= PASSAGE SHOWN =
····················

Wacom unveils new pro graphics tablets

Intuos 5 features gesture support

Wacom has unveiled a new line-up of graphics tablets to slot into its professional Intuos line-up, featuring multi-touch gesture support.

The tablets can recognise standard Windows and Mac gestures, such as zooming, scrolling and panning, but customisable gestures can also be created for quicker workflow in programs such as Adobe Photoshop.

Four new models are available in the range, in three different sizes (large, medium and small). The medium model will be available without gesture control at a cheaper price point.

A number of customisable ExpressKeys and one Touch Ring which can be used for up to four different functions are available for easy access to commonly used shortcuts and modifiers.

A new Heads-Up Display (HUD) feature displays current settings on the computer screen, meaning users never have to look away from their monitor.


The pen that comes with the tablet is the same as featured on the Intuos 4, with 2048 levels of pen pressure and up to 60 degrees of pen tilt available.

····················

= DATA =
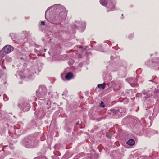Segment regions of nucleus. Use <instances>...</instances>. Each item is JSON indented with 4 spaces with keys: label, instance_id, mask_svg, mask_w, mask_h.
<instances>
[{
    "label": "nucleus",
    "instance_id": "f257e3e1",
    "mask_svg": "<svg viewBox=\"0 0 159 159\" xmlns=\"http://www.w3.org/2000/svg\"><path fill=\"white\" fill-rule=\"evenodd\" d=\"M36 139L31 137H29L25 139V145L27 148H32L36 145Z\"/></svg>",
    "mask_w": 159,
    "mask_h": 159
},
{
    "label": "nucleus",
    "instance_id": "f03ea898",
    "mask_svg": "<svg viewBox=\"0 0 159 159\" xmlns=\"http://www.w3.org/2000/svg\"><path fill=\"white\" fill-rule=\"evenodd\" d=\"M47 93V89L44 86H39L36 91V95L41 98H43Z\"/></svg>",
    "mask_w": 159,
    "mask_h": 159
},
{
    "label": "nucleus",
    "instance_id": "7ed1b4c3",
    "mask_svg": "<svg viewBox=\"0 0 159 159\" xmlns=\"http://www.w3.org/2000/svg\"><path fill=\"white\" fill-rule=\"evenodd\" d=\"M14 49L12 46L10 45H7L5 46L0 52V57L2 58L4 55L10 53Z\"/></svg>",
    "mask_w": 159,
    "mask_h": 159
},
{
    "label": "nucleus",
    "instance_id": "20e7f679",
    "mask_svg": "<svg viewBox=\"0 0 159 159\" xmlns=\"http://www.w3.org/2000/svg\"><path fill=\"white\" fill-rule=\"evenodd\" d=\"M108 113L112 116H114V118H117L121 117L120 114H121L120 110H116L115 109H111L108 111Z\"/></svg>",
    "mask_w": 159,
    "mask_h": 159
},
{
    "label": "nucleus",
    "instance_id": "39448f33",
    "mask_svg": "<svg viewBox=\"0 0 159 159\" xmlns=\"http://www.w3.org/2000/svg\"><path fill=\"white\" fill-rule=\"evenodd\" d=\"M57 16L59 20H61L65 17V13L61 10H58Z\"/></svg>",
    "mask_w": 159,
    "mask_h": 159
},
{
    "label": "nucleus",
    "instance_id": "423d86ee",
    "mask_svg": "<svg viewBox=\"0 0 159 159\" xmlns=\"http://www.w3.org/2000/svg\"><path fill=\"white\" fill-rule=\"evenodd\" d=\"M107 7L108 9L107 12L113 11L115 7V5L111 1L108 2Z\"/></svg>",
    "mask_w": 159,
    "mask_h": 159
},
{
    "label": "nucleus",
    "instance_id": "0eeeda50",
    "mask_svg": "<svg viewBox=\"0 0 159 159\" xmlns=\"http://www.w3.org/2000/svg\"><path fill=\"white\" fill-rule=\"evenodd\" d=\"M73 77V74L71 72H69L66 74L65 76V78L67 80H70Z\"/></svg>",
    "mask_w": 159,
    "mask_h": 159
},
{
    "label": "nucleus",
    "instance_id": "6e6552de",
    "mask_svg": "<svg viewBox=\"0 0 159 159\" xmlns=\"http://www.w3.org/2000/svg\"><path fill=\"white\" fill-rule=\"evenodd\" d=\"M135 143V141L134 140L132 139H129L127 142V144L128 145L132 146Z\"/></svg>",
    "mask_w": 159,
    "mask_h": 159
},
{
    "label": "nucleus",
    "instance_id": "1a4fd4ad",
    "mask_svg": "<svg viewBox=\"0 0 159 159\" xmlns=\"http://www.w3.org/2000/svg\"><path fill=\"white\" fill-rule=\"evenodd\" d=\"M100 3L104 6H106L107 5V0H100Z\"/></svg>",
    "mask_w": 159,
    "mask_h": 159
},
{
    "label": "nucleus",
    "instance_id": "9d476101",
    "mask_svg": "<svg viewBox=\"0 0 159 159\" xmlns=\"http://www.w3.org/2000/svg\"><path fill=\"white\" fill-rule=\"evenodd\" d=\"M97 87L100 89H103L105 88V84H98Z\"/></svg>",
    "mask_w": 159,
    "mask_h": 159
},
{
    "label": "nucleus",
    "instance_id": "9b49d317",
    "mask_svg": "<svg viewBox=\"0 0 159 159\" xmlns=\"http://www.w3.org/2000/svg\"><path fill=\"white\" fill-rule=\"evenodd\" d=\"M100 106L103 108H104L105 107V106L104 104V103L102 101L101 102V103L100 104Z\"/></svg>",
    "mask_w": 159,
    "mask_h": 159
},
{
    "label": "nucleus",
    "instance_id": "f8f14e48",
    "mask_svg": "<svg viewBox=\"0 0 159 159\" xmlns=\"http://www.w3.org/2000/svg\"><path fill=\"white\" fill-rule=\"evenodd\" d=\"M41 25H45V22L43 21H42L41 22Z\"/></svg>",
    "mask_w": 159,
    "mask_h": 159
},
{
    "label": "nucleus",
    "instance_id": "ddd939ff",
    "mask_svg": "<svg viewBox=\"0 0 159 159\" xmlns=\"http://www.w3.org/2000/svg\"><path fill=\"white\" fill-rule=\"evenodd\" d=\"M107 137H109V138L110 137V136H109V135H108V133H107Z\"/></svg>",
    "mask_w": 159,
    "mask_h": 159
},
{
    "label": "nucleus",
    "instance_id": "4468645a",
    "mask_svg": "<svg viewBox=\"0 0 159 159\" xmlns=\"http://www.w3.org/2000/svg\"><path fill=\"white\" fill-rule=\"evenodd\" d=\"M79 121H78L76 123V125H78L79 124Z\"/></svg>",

····················

= INSTRUCTION 1 =
According to the Wacom tablet article, how many levels of pen pressure does the included pen offer?
= INSTRUCTION 2 =
Reproduce the portion of the Wacom tablet article between "Wacom unveils new" and "cheaper price point.", inclusive, renaming "graphics tablets" as "drawing tablets" wherever it occurs.
The records were drawn from a separate source.

= CORRECT ANSWER 1 =
The pen offers 2048 levels of pen pressure.

= CORRECT ANSWER 2 =
Wacom unveils new pro drawing tablets

Intuos 5 features gesture support

Wacom has unveiled a new line-up of drawing tablets to slot into its professional Intuos line-up, featuring multi-touch gesture support.

The tablets can recognise standard Windows and Mac gestures, such as zooming, scrolling and panning, but customisable gestures can also be created for quicker workflow in programs such as Adobe Photoshop.

Four new models are available in the range, in three different sizes (large, medium and small). The medium model will be available without gesture control at a cheaper price point.